» **TASKS TO CARRY OUT**
**A.** In the ggplot2 chapter, what is the minimum set of elements needed to draw a figure?
**B.** Reproduce the passage of the ggplot2 chapter starting with "Let’s take the" and going on through "wrangle the dataset.".
**C.** Go on with the ggplot2 chapter from the point where it stops.

» **TEXT EXCERPT**

------------------------

Chapter 7 Data Visualization with ggplot2

In this chapter, we will learn using ggplot2 to carry out data visualization tasks. Before the lecture, please install the package first.

install.packages('ggplot2') ## you only need to run this code once

7.1 Grammar of Graphics (gg)

We have grammar for languages. Similarly, we have grammar for graphics. That’s where gg of ggplot2 comes from. ggplot2 has seven grammatical elements listed in the table below (DataCamp 2019).

Element Description
Data The dataset being plotted.
Aesthetics The scales onto which we map our data.
Geometries The visual elements used for our data.
Facets Plotting small multiples (subplots).
Statistics Representations of our data to aid understanding.
Coordinates The space on which the data will be plotted.
Themes All non-data ink.

Let’s take the codes below as an example to show how different elements work in ggplot2. Then, we might have an idea what is each element and how does it work.

Firstly, we need to import the packages and the Minneapolis ACS dataset. We will use dplyr to wrangle the dataset.

library(ggplot2)
library(dplyr)
minneapolis <- read.csv('minneapolis.csv')
ggplot(minneapolis, ## Data
       aes(x = AGE, y = INCTOT)) + ## Aesthetics
  geom_point() + ## Geometries
  facet_wrap(vars(YEAR)) + ## Facets
  stat_smooth(method = "gam", se = FALSE, col = "blue") + # Statistics
  scale_x_continuous('Age', limits = c(0, 100)) + 
  scale_y_continuous('Personal income (dollars)') + # Coordinates
  labs(title = 'Age and personal income in Minneapolis (2010-2019)') +
  theme_bw() # Themes

The figure shows the scatter plots of age and personal income in the city of Minneapolis from 2010 to 2019. In addition, the plot fits a nonlinear relationship (the blue line) between the age and personal income for each year.

7.2 Data, Aesthetics, and Geometries

Generally, if you want to draw figures with ggplot2, you need at least three elements, which are data, aesthetics, and geometries. Data is the dataset we want to visualize. Aesthetic specifies how to map the variables to the scales in plots. Geometry indicates the plot type and related attributes. Take the example above again. We want to visualize the variables of AGE and TOTINC (aesthetic) of the dataset minneapolis (data, the Minneapolis ACS dataset) with a scatter plot (geometry). In summary,

Similar to dplyr, ggplot2 also has its own fashion of coding. We start with the ggplot() function. Please pay attention that there is no 2 in the name of the function. In the function, we first indicate the name of the dataset (usually a data frame). Then we use aes() to indicate the scales we want to map our data. Here, we map AGE to x axis, and TOTINC to y axis. Then we use a plus sign + to connect it to other functions. We are going to draw a scatter plot, so we use geom_point(). We only use a 2017 subsample from the Minneapolis ACS dataset. Note that the observations with missing values have been removed during plotting (that’s why we have a warning message).

## select a subsample of those in 2017
minneapolis_2017 <- filter(minneapolis, YEAR == 2017)

------------------------

» **DATA SHOWN**
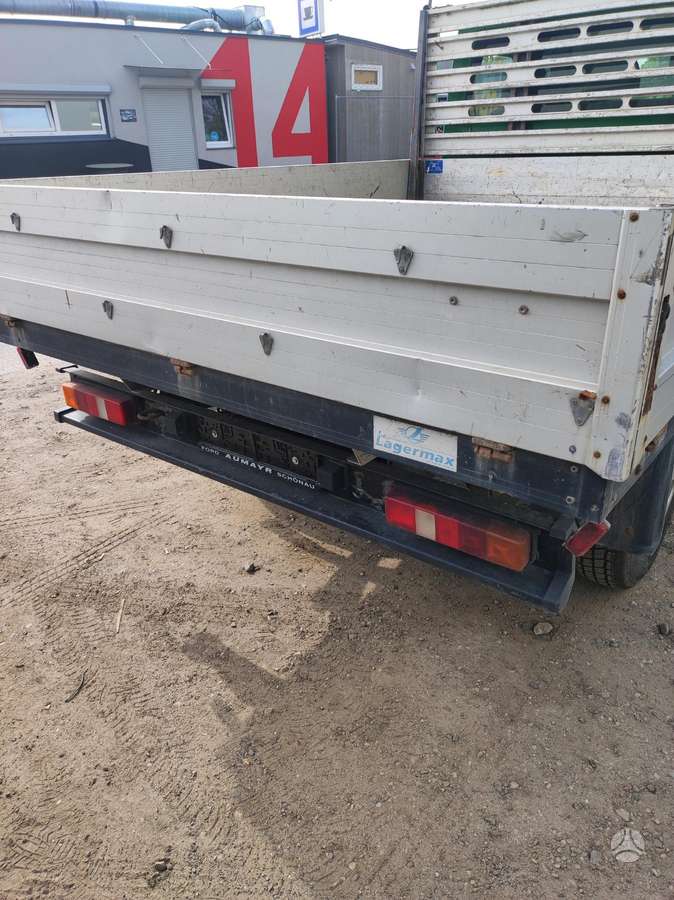 Ford Transit, passenger vans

------------------------

» **SOLVED TASKS**
**A.** Data, aesthetics, and geometries.

**B.**
Let’s take the codes below as an example to show how different elements work in ggplot2. Then, we might have an idea what is each element and how does it work.

Firstly, we need to import the packages and the Minneapolis ACS dataset. We will use dplyr to wrangle the dataset.

**C.**
## this example give us a simple example of ggplot2
ggplot(minneapolis_2017, # Data
       aes(x = AGE, y = INCTOT)) + # Aesthetics
  geom_point() # Geometries
## Warning: Removed 454 rows containing missing values (geom_point).

Based on this plot, we have a overall idea of the relationship between AGE and TOTINC. When age increases, people’s personal income increases. However, after a certain age, people’s personal income decreases as their age increases. (This relationship is just a type of correlation, not causality.)

In most cases, we will map variables to x axis and y axis. Therefore, we can replace the aes(x = AGE, y = INCTOT) to aes(AGE, INCTOT) to save some input (such as the codes below). We will stick to this style in the following lectures. Also, I recommend to put each function on a new line.

ggplot(minneapolis_2017, aes(AGE, INCTOT)) +
  geom_point()

We could add more scales as aesthetic elements in the plot. For example, we could use color to indicate the value of EDUC by adding col = EDUC. (col, color, and colour all work here.)

ggplot(minneapolis_2017, aes(AGE, INCTOT, col = EDUC)) +
  geom_point()
## Warning: Removed 454 rows containing missing values (geom_point).

Now we have more information in the result. While the respondent has a higher education level, s/he has a higher personal income.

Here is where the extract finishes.